Speech-monitoring AI could help doctors keep patients safe
Image credit: Newscast/Time to Change
Machine learning systems could assist doctors in monitoring the mental health of patients through speech-based tests, US researchers have suggested.
A pair of neuroscientists were motivated to develop the AI system due to the lack of access to mental health professionals – such as psychiatrists and therapists – in the US. While approximately one in five adults in the US live with a mental illness, many are unable to reach or can afford to see a healthcare professional about their condition.
Psychiatrists primarily base their diagnoses and treatments plans on discussions with their patients; the researchers point out that this process is subjective and not entirely reliable. “Humans are not perfect. They can get distracted and sometimes miss out on subtle speech cues and warning signs. Unfortunately, there is no objective blood test for mental health,” said Professor Brita Elvevåg, a neuroscientist at the University of Tromsø.
Elvevåg teamed up with Professor Peter Foltz, from the Institute of Cognitive Science, and computing graduate student Chelsea Chandler, from the University of Colorado Boulder, to develop an AI system capable of assisting healthcare professionals in monitoring their patients’ mental condition. They produced a system which detects day-to-day changes in speech patterns which could indicate a decline in mental health.
The patient first answers a five to ten-minute series of questions by talking into their phone; they are asked about their emotional state, to tell a story, listen to and repeat a story and given a series of basic motor skills tests.

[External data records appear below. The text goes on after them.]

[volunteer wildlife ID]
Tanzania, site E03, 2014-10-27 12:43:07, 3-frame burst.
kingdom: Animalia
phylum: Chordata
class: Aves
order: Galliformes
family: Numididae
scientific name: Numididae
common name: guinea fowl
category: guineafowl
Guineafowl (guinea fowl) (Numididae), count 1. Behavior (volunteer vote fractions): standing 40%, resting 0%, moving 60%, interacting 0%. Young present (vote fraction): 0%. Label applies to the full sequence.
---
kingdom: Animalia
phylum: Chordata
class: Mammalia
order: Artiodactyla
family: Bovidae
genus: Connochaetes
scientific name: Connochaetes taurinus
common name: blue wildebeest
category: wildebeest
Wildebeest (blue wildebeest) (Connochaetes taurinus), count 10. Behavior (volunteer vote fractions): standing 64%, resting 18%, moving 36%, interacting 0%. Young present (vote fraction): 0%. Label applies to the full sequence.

The collected speech samples are assessed by a machine learning system, which compares them to previous samples from the same patient and samples from the broader population to ‘rate’ the patient’s mental state.
According to the researchers, sentences which do not follow a logical pattern are a symptom of schizophrenia; memory loss could indicate both cognitive and psychiatric complications, and shifts in tone and pace could hint at manic or depressive episodes.
“Language is a critical pathway to detecting patient mental states,” said Foltz. “Using mobile devices and AI, we are able to track patients daily and monitor these subtle changes.”
In a test for the system, the researchers asked clinicians to assess 225 participants (half of whom had severe psychiatric conditions) based on speech samples. The results were compared to the results of the system and the researchers found that – in these limited circumstances – the AI model was at least as successful as the human clinicians.
“We are not in any way trying to replace clinicians,” said Foltz, co-author of the paper, “but we do believe we can create tools that will allow them to better monitor their patients.”
Foltz envisions a future scenario in which AI systems such as these could be used as a tool by clinicians to provide extra insights, as well as serving as a remote-monitoring system for patients with the most serious conditions. If a system like this detected a worrying change – a responsibility currently undertaken by trained professionals through regular interviews with the patient – it could notify the patient’s care provider to check on them.
Foltz and his collaborators have called for further studies to “prove efficacy and earn public trust” before AI systems like this can be introduced into clinical practice to assist psychiatrists and other mental health professionals.
“The mystery around AI does not nurture trustworthiness, which is critical when applying medical technology,” the authors of the paper wrote. “Rather than looking for machine learning models to become the ultimate decision-maker in medicine, we should leverage the things that machines do well that are distinct from what humans do well.”